Learning image-to-class distance metric for image classification

  • Authors:
  • Zhengxiang Wang;Yiqun Hu;Liang-Tien Chia

  • Affiliations:
  • Nanyang Technological University, Singapore;The University of Western Australia, Crawley, WA, Australia;Nanyang Technological University, Singapore

  • Venue:
  • ACM Transactions on Intelligent Systems and Technology (TIST) - Special section on agent communication, trust in multiagent systems, intelligent tutoring and coaching systems
  • Year:
  • 2013

Quantified Score

Hi-index 0.00

Visualization

Abstract

Image-To-Class (I2C) distance is a novel distance used for image classification and has successfully handled datasets with large intra-class variances. However, it uses Euclidean distance for measuring the distance between local features in different classes, which may not be the optimal distance metric in real image classification problems. In this article, we propose a distance metric learning method to improve the performance of I2C distance by learning per-class Mahalanobis metrics in a large margin framework.
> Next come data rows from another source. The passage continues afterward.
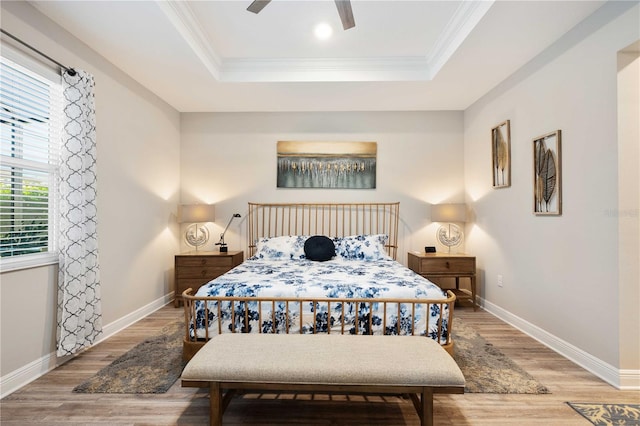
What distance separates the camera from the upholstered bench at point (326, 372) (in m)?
1.59

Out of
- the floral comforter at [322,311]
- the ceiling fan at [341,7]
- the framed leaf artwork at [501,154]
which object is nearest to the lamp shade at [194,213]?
the floral comforter at [322,311]

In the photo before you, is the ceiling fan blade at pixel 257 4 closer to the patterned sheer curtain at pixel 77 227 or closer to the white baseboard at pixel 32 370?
the patterned sheer curtain at pixel 77 227

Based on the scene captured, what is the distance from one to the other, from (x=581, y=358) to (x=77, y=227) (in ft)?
13.2

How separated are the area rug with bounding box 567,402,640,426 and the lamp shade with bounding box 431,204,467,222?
2.47 meters

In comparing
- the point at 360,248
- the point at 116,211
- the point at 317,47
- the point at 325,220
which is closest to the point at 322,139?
the point at 325,220

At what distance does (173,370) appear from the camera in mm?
2414

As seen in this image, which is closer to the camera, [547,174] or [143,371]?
[143,371]

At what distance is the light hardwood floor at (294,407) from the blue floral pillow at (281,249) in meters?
1.83

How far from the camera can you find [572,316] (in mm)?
2629

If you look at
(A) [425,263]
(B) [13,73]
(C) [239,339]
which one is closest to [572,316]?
(A) [425,263]

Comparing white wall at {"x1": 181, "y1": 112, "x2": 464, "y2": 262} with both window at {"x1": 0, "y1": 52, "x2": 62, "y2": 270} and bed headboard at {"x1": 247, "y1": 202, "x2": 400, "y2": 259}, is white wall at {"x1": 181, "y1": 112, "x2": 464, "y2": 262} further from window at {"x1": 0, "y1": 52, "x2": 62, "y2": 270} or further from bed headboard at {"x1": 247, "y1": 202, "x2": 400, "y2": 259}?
window at {"x1": 0, "y1": 52, "x2": 62, "y2": 270}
Our I2C distance is adaptive to different classes by combining with the learned metric for each class. These multiple per-class metrics are learned simultaneously by forming a convex optimization problem with the constraints that the I2C distance from each training image to its belonging class should be less than the distances to other classes by a large margin. A subgradient descent method is applied to efficiently solve this optimization problem. For efficiency and scalability to large-scale problems, we also show how to simplify the method to learn a diagonal matrix for each class. We show in experiments that our learned Mahalanobis I2C distance can significantly outperform the original Euclidean I2C distance as well as other distance metric learning methods in several prevalent image datasets, and our simplified diagonal matrices can preserve the performance but significantly speed up the metric learning procedure for large-scale datasets. We also show in experiment that our method is able to correct the class imbalance problem, which usually leads the NN-based methods toward classes containing more training images.